### WHAT THIS EXERCISE ASKS:
**A.** Translate this sentence from the article on the Women Under Siege Project below into Spanish: "Steinem decided to start a website to increase awareness about the issue."
**B.** Using the article on the Women Under Siege Project below, answer these questions:
(i) Who is the associate editor for Women Under Siege?
(ii) In what year did Gloria Steinem start the project?
(iii) Who wrote At the Dark End of the Street?
**C.** Write the next part of the article on the Women Under Siege Project below, picking up after its final sentence.

### DOCUMENT SECTION:
— START —
Women Under Siege Project
- Formation: 2012
- Founder: Gloria Steinem
- Type: Non-governmental organization
- Purpose: humanitarian
- Services: Providing a voice to those who have experienced sexual violence during conflict or war zones; raising awareness about gender-based violence in conflict areas.
- Leader: Lauren Wolfe
- Parent organization: Women's Media Center
- Website: www.womenundersiegeproject.org

= Women Under Siege Project =

Journalism project

The Women Under Siege Project is an independent initiative of the Women's Media Center (WMC). The project documents online and through social media how rape and gender-based violence are used as tools in warfare and genocide. The project uses journalism to investigate and bring to light these issues which impact women throughout the world, but especially in areas of conflict. The director of Women Under Siege, Lauren Wolfe, has said that the first step to challenging rape is to stop victim blaming and to focus on the perpetrators and the cultures that produce them.

The Women Under Siege Project was founded by Gloria Steinem. The director is Lauren Wolfe and the associate editor for Women Under Siege is Shazdeh Omari. The project is organized under the WMC, but operates independently, with contributions from individuals, corporations, and foundations.

== Background ==
Women, and sometimes men, who are in areas of combat are at risk of being used as a tool of warfare. Rape and sexual violence are used in order to humiliate and intimidate individuals, families, and groups of people. Sometimes commanders and leaders of troops consider women to be "a spoil of war".

The issue of stopping rape and sexual violence during wartime is problematic because it has remained "profoundly invisible". Even in countries with support systems to help victims, rape and sexual violence are under-reported. Additionally, many women decide against accusing their attackers because of the legal process, shame, fear, stigma, or worry they will be disbelieved. It is even worse for women in war zones and refugee camps. Many women in areas of conflict are terrified of talking about sexual assault. Because these crimes are unreported or are effectively invisible, they are not addressed.

== History ==
The Women Under Siege Project was started by Gloria Steinem in 2012 in order to document violence against women taking place during violent conflicts. The idea was inspired by two books: Sexual Violence Against Jewish Women During the Holocaust by Sonja M. Hedgepeth and Rochelle Saidel and At the Dark End of the Street: Black Women, Rape and Resistance - a New History of the Civil Rights Movement from Rosa Parks to Black Power by Danielle McGuire. After reading these two books which address sexual violence, Steinem wondered if there were lessons to be learned from both history and current affairs; and also, if information were more widely available and people were aware of the issues, if rape and gender-based violence could be prevented in the future. Steinem has said that "suffering has to be visible and not called inevitable or blamed on the victim before we can stop it."

Steinem decided to start a website to increase awareness about the issue. In creating the website, Steinem hopes to create connections between outbreaks of violence against women and that hopefully society will stand against rape and sexual violence and not see it as "inevitably part of war". She says that "by making clear that gender-based violence is political and public, it admits that sexualized violence can be changed." Rape and gender-based violence being used as tools of conflict and war can't be addressed if the issues are not documented or discussed.
— END —
### RECORDED INFORMATION:
— START —
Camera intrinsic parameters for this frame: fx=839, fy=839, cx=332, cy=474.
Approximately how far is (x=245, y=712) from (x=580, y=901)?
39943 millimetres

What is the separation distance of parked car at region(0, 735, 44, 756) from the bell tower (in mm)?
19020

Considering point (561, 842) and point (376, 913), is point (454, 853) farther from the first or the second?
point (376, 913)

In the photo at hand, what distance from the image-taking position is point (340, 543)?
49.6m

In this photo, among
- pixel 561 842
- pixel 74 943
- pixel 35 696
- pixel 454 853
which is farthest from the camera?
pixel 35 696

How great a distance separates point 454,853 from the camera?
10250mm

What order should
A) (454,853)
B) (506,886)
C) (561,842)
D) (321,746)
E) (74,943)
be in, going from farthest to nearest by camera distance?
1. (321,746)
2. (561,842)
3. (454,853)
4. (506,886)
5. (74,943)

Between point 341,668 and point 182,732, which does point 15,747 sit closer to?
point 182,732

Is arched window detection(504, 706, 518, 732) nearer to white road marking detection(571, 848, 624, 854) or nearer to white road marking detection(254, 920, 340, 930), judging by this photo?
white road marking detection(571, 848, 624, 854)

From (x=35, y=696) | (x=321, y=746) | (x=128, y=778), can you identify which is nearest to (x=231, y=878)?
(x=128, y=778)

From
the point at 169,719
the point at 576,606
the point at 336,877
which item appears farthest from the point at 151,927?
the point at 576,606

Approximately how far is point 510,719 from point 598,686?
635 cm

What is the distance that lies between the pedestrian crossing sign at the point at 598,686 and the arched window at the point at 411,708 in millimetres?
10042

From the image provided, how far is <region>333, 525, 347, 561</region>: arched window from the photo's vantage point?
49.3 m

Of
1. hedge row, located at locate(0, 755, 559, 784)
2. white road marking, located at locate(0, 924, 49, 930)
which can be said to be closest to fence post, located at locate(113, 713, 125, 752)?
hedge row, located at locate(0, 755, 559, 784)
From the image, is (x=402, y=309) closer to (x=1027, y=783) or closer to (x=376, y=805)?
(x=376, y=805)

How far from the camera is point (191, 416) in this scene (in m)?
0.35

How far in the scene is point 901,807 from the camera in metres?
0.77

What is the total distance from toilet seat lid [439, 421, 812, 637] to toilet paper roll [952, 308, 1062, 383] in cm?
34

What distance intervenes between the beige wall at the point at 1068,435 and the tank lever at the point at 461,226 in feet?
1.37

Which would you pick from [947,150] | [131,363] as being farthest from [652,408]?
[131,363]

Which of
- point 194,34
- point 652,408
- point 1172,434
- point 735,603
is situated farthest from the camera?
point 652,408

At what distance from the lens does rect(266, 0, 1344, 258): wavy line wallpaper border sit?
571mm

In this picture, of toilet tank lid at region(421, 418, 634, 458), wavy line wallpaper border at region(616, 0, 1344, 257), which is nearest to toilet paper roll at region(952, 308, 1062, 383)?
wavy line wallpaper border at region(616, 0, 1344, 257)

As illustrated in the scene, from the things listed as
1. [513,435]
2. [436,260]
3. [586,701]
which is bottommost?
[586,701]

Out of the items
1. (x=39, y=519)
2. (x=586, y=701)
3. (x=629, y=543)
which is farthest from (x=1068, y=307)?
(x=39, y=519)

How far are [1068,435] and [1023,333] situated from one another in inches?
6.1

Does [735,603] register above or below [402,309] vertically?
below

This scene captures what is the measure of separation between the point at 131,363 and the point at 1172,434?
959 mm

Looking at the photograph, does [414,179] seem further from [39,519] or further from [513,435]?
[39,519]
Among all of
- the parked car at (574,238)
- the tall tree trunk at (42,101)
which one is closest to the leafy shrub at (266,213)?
— END —
### OUTPUTS BY TASK:
**A.** Steinem decidió crear un sitio web para aumentar la conciencia sobre el tema.

**B.**
(i) Shazdeh Omari
(ii) 2012
(iii) Danielle McGuire

**C.**
== Website ==
Women Under Siege's website includes blogs about current violent activity and also first-person accounts from those who have experienced violence. Lauren Wolfe has interviewed women from around the world about their experiences. Entries are not always about current events; Jamia Wilson wrote an article for the website about women and sexual violence during civil rights protests. Steinem emphasized that the website can also help women realize that they are not alone and give them a voice.

The original content created for the site was praised for its blunt and honest reporting on the issues by The New York Times.

In 2014, Wolfe reported that many people found her website while conducting "troubling" web searches. Some of the searches included phrases like "how to rape a woman" and "are women to blame for rape?". Wolfe said that these types of searches show how important education is to combating sexual violence.

== Research ==
Women Under Siege conducts detailed research and presents case studies on their website. They are currently attempting to quantify the number of sexual assaults that occurred during the war in Donbas, but numbers are difficult to record because the police in the region "strongly discourage women reporting rapes". Other projects include using data from the International Men and Gender Equality Survey (IMAGES) to address the issue of rape in the Democratic Republic of the Congo (DRC).

== Crowd-sourcing and social media ==
The project has used crowd-sourcing to create maps which show where sexual assault has taken place. In 2012, Women Under Siege put out a call to people from Syria and those working with Syrian refugees to provide information about rape and sexual assault. The entries were created by collecting information from journalists, human rights activists and individual citizens. Some the reports came via email or by Twitter with the hashtag #RapeinSyria. Women Under Siege mapped these incidents, providing over 117 pieces of data for each entry. The data was documented in real time, using a software developed by Ushahidi. The data was analyzed and put together in a comprehensive report that details a huge amount of human suffering. Not only did the information shine a light on the problem, it also uncovered unexpected findings. For example, the data revealed that Syrian government forces were also largely responsible for much of the sexual violence.

==Selected works==
- WMC Women Under Siege Project: Syria Crowdmap (2012)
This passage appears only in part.